» **Directions**: Go to the line that contains "As shown in" and extract it along with every line after it, exactly, through the end of the data below.

start Task input

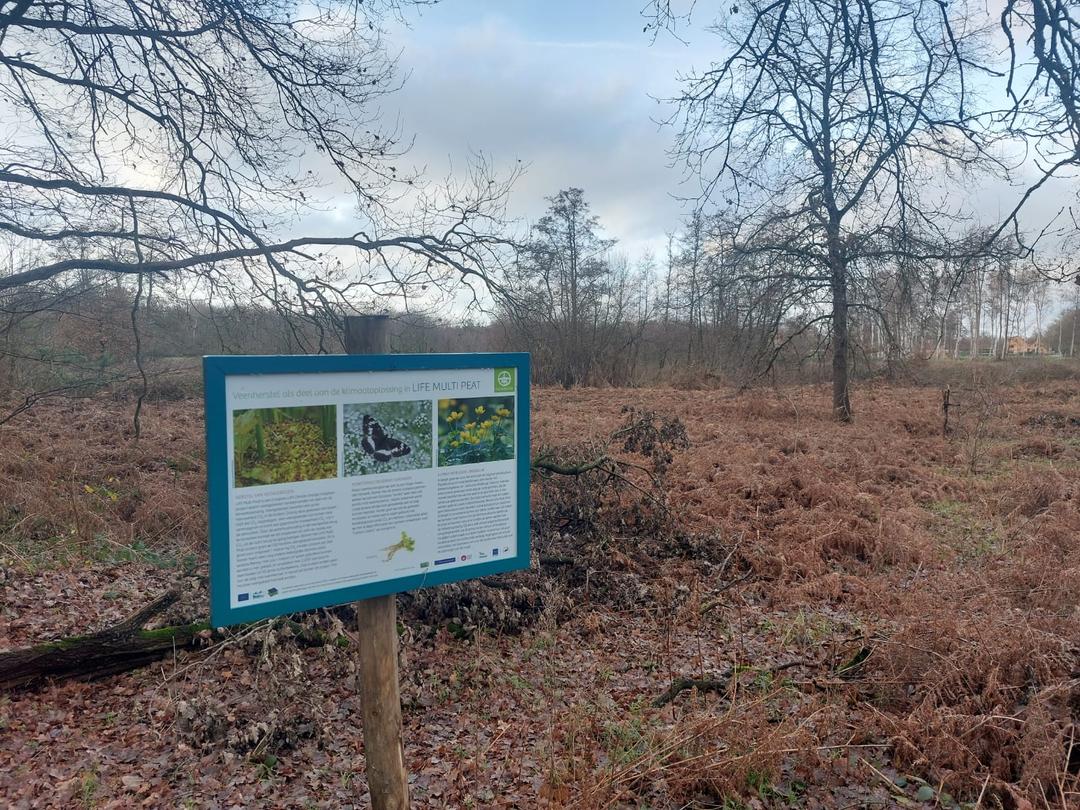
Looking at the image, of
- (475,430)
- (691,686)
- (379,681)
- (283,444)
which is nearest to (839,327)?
(691,686)

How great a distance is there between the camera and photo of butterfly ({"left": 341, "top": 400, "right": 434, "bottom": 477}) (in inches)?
93.7

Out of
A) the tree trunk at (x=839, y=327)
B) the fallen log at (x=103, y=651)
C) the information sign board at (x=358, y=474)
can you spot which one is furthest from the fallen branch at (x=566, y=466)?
the tree trunk at (x=839, y=327)

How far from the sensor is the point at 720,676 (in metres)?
4.38

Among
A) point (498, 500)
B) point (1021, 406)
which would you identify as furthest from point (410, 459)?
point (1021, 406)

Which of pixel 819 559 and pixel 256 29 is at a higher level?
pixel 256 29

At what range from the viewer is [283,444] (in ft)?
7.36

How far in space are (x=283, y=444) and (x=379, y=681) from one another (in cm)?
98

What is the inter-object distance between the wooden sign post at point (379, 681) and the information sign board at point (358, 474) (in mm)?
144

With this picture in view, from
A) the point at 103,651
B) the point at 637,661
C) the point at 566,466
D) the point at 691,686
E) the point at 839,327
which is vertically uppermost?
the point at 839,327

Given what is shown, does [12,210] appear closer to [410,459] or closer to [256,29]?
[256,29]

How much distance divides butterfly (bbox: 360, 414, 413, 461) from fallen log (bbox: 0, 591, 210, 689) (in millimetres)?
3045

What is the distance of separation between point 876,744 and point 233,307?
6.89 metres

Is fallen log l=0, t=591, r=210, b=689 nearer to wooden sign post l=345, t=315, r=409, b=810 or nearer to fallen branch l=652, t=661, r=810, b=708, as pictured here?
wooden sign post l=345, t=315, r=409, b=810

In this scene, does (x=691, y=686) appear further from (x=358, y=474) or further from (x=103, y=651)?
(x=103, y=651)
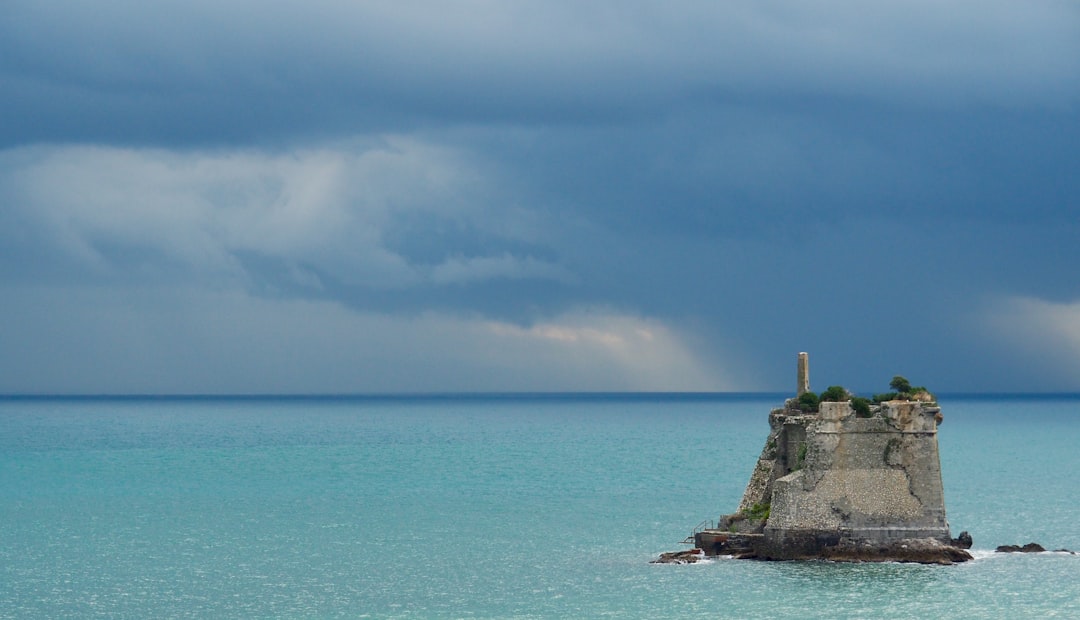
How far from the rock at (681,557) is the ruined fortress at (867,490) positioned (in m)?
3.58

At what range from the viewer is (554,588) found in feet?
154

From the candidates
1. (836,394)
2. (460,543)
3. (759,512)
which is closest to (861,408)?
(836,394)

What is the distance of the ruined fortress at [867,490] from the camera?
47.3 meters

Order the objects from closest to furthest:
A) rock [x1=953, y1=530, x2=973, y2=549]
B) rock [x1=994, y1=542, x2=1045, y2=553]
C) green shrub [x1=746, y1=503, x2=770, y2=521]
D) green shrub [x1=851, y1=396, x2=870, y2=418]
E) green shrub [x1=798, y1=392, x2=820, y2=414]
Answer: green shrub [x1=851, y1=396, x2=870, y2=418] < rock [x1=953, y1=530, x2=973, y2=549] < green shrub [x1=746, y1=503, x2=770, y2=521] < green shrub [x1=798, y1=392, x2=820, y2=414] < rock [x1=994, y1=542, x2=1045, y2=553]

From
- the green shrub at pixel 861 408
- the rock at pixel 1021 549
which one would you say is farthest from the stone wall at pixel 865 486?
the rock at pixel 1021 549

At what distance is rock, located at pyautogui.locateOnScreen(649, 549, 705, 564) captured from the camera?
50438 millimetres

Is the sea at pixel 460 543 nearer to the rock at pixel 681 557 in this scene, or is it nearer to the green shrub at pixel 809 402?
the rock at pixel 681 557

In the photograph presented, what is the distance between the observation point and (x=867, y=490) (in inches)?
1864

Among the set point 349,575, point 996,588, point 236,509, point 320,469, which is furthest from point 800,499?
point 320,469

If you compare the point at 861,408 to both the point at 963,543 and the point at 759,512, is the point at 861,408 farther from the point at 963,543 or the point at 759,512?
the point at 963,543

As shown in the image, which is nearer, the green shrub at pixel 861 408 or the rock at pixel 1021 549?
the green shrub at pixel 861 408

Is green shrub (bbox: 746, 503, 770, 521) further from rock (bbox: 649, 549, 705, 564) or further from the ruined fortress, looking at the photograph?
the ruined fortress

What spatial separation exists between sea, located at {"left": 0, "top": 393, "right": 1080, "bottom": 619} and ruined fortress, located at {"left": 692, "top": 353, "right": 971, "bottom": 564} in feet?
2.42

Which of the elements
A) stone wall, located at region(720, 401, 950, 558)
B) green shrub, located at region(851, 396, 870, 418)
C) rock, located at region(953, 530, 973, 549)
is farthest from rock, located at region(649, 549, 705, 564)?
rock, located at region(953, 530, 973, 549)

end Task input

» **Output of the exercise**:
As shown in the image, which is nearer, the green shrub at pixel 861 408 or the rock at pixel 1021 549?
the green shrub at pixel 861 408

Is green shrub (bbox: 746, 503, 770, 521) further from rock (bbox: 649, 549, 705, 564) or further from the ruined fortress, looking at the photograph?
the ruined fortress

What spatial separation exists between sea, located at {"left": 0, "top": 393, "right": 1080, "bottom": 619} and ruined fortress, located at {"left": 692, "top": 353, "right": 971, "bottom": 564} in feet?
2.42

Which of the elements
A) stone wall, located at region(720, 401, 950, 558)
B) green shrub, located at region(851, 396, 870, 418)
C) rock, located at region(953, 530, 973, 549)
is farthest from rock, located at region(649, 549, 705, 564)?
rock, located at region(953, 530, 973, 549)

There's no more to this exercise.